Maybe the Affirmation proved in an unintended way – a less-than-earth-shaking number of signers, ultimately – that what we share in common belief is so much more important than what we do not share in common opinion.

Postscript: Don’t use the old URL for the Christian Affirmation. It evidently was allowed to expire, or was hacked by German-language porno promoters. Oh, and Howard Norton is signed up twice.

The Lost Act of Worship

I’m going out on a limb here, but recently I’ve only been able to focus on one “act” of worship in the New Testament … that is, one thing that is physically done in connection with the word worship:

Bowing down.

Yup, that’s right. Worship in spirit and in truth when you worship. Offer your body as a living sacrifice, your spiritual act of worship. Sing when you’re happy. Sing and edify others. Pray without ceasing and in the Spirit. Speak in tongues and interpret and prophesy when you’re gathered. Read a bit of scripture. Commune at the table. Give from the heart as you’ve purposed. Give verbal praise to God, which was done in the temple, in the synagogues, in the streets and in the country – among other contexts in the scriptures. All good things to do. All good things to do in several different contexts, alone and together; in big groups or small; on Sunday or not. (That’s more than 5 acts of worship already, isn’t it? – Though I guess my fellowship isn’t real big on tongues and interpretation, either…)

All things that are good to do together, when gathered and especially on the first day of the week; that makes it handy to do them.

But the one physical thing to do as a part of worship that keeps popping up in scripture is bowing down, kneeling, falling on one’s face, doing obesiance. No matter how it’s phrased, it’s consistently there.

Here’s a short list, just from the New Testament:

That’s a very short list. Search Bible Gateway for “knee” and “kneel” in the New Testament, and you’ll find even more. Because kneeling was a physical way, in almost every instance, for those people to express their humility, brokenness, even shame of themselves; and their respect, need, and/or request of the God they came before, often in the person of Jesus.

It doesn’t seem to be limited to one culture; to Jews only, and not to Gentiles; to earthly creatures, and not to heavenly beings.

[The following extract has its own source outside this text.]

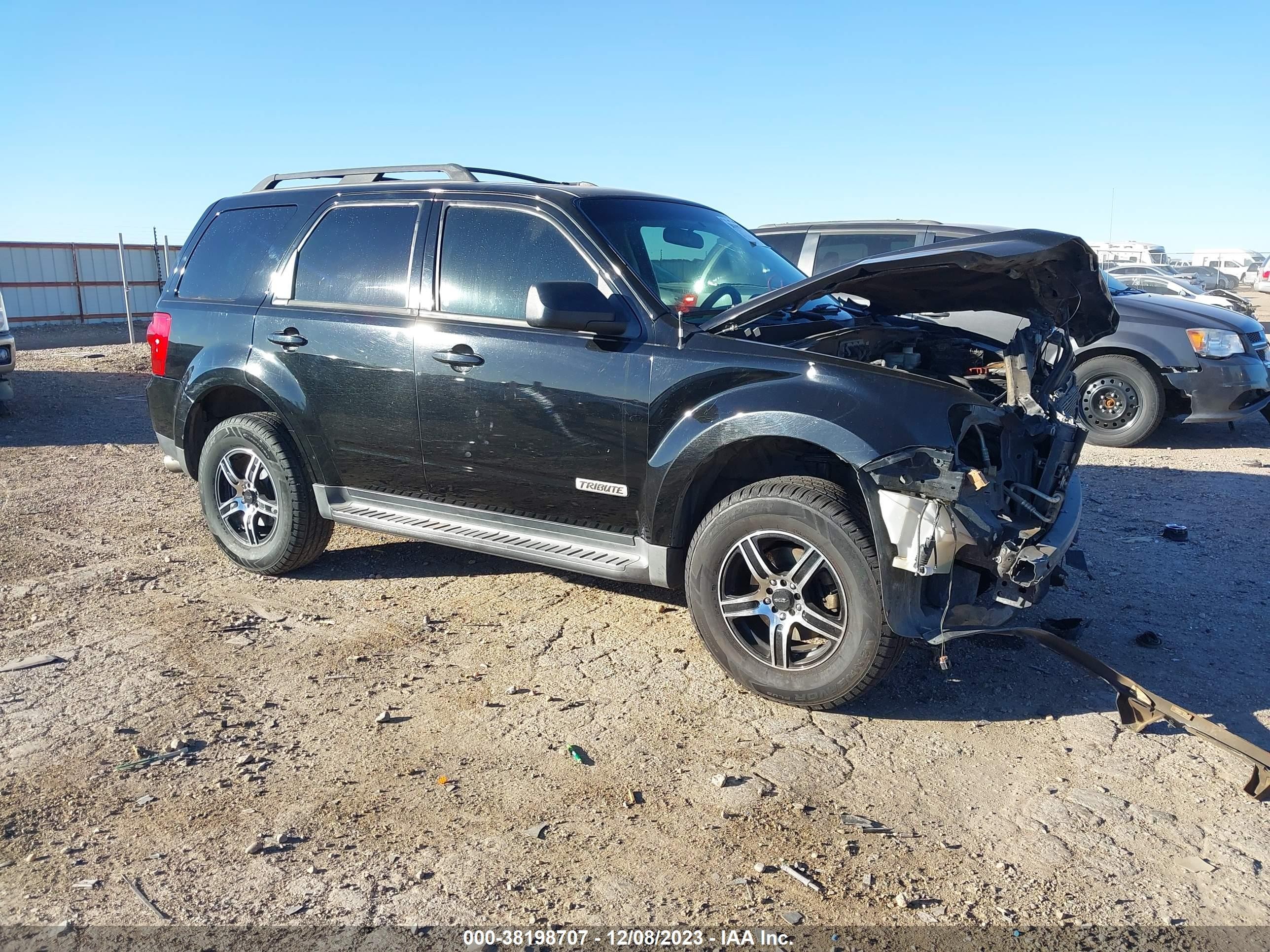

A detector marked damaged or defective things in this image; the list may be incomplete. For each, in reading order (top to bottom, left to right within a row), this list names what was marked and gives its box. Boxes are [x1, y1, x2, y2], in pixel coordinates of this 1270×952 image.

crumpled hood [710, 230, 1120, 349]
crumpled hood [1120, 292, 1262, 337]
broken headlight assembly [1183, 327, 1246, 359]
damaged front end [864, 321, 1089, 643]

It doesn’t seem to be limited by time to one era; to the law and prophets only, and not to anno Domini.

It doesn’t seem to be limited by circumstance to one context: to church only, but not in the street or at home or at work.

I won’t go into it all again; I’ve blogged about it before, not quite a year ago.

What I will do is confess.

I’ve been more conscious of kneeling and faithful to the practice of it, especially when beseeching God in public or private prayer – but I’ve been holding back. I’ve been falling to ONE knee. I’m not a big fan of the “command, example, inference” hermeneutic, but if I were … I’d have to say my approach to God is still not scriptural. The word is almost always plural – “knees,” not “knee” – when used in scripture.

But in a larger hermeneutic – the hermeneutic of the heart – I think my single bent knee is an expression of half-knee’d faith and a half-hearted prayer life. I want it to be double-kneed (smiting against each other as in the case of Belshazzar when necessary!).

I want it to be full-hearted, in spirit and in truth.

I want it to express the faith that if I get down on both knees – even at fifty and after knee surgery on the right one – God will give me the strength to stand again. Even if that strength comes at the hand of a brother or sister nearby … or even a complete stranger.

Because I really believe it does no good to express something that’s not in in your heart … any more than it is to have something in your heart for God that you will not express in a way He’s described so many of His beloved ones doing.

Is that silly? Am I picking nits and swallowing camels here?

Or is this really the lost act of worship?